According to RSG Consulting, a UK-based legal consulting firm, India is the most dynamic legal market in the world, with many law firms citing growth targets of 300-500 percent over the next few years. Currently, the market size is estimated at $800 million and almost every week there are breakaways from established law firms by individual corporate partners, to set up their own firms. In addition, many Indian law firms are being watched closely for their innovative models.

But the industry is governed by restrictive legislation and funding remains an issue. Currently Indian firms are structured as partnerships, this means that they have unlimited liability which can be a huge deterrent when seeking debt from banks. “An investment would definitely help Indian law firms. It will bring in cash and allows them to have high quality firms by expanding their practices,” says Ramya Hariharan, partner, Argus Partners, a Kolkata-based law firm.

Most analysts predict the greatest impact on the UK legal services market will be felt below the surface. For instance, the Act allows for non-lawyers to buy up to a 25 percent stake in a law firm.

“You can have accountants in-house, and they can share your profits — that’s essential. It immediately lowers our cost structures and makes us more efficient as businesses,” says Akshay Chudasama, a partner at J. Sagar Associates, one of India’s leading corporate law firms.

The second stage of the UK law will kick-off next year. Also called the “Tesco Law”, it allows law firms to reorganise their structure; not only can they list on the stock market, they can also sell their shares and even merge with other businesses just like companies.

So in short, private investment means even supermarkets like Tesco in the UK can potentially sell legal services to their customers. “They’re going to make a play for consumer law and that’s a massive threat to the high street law firms,” explains Nick Jarrett-Kerr, a leading UK and international advisor to law firms on leadership, management and strategy. If this aspect of the Legal Services Act were brought to India, retail companies such as the Future Group could choose to sell legal services via Big Bazaar and potentially prove a threat to Indian law firms.

“It’s a paradigm shift,” says Chudasama. “It’s a move away from the conventional thought process that you are a professional service provider to recognising that you are a business and you require capital from time to time.”

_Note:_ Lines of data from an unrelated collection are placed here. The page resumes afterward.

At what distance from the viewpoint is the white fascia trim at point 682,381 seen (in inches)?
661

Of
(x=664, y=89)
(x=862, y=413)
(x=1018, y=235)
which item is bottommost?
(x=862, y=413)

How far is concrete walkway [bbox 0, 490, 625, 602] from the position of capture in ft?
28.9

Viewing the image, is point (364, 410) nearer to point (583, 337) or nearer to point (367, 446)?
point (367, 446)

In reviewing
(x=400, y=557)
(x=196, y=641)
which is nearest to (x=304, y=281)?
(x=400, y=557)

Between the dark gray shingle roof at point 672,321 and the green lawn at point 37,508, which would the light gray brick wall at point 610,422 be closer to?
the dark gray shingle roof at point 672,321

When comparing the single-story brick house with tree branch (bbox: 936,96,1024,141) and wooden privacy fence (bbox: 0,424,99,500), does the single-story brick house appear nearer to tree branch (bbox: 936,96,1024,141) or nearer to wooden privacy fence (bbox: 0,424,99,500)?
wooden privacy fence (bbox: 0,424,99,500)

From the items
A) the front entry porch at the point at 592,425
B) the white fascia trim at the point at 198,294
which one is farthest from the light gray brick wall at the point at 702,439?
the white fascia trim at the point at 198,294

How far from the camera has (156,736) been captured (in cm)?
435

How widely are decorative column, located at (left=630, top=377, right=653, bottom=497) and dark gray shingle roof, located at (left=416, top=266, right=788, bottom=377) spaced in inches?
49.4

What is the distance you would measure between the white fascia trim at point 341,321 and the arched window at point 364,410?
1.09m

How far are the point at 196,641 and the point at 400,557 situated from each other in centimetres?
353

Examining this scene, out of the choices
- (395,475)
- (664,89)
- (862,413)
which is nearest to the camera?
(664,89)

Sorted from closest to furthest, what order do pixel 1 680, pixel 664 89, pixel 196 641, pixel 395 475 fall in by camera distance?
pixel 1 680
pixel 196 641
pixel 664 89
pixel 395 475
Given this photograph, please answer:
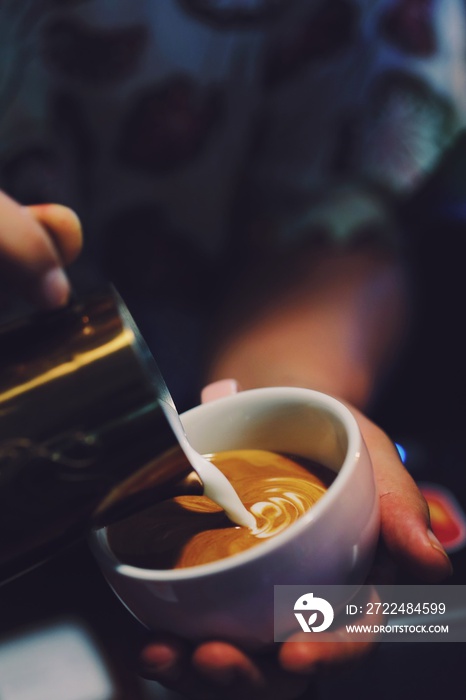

But most analysts feel India’s legal sector isn’t ready for such legislation. “It’s ahead of our time,” says Atul Sharma, founder partner, Link Legal. The Indian Partnership Act maintains a 20 partner limit for law firms — a severe detriment to growth.

Also, lawyers are not allowed to be managing directors, a deterrent to the process of corporatising. Established players are anxious about a lack of clarity over key governance areas such as sharing of common gains, legal jurisdiction and taxation.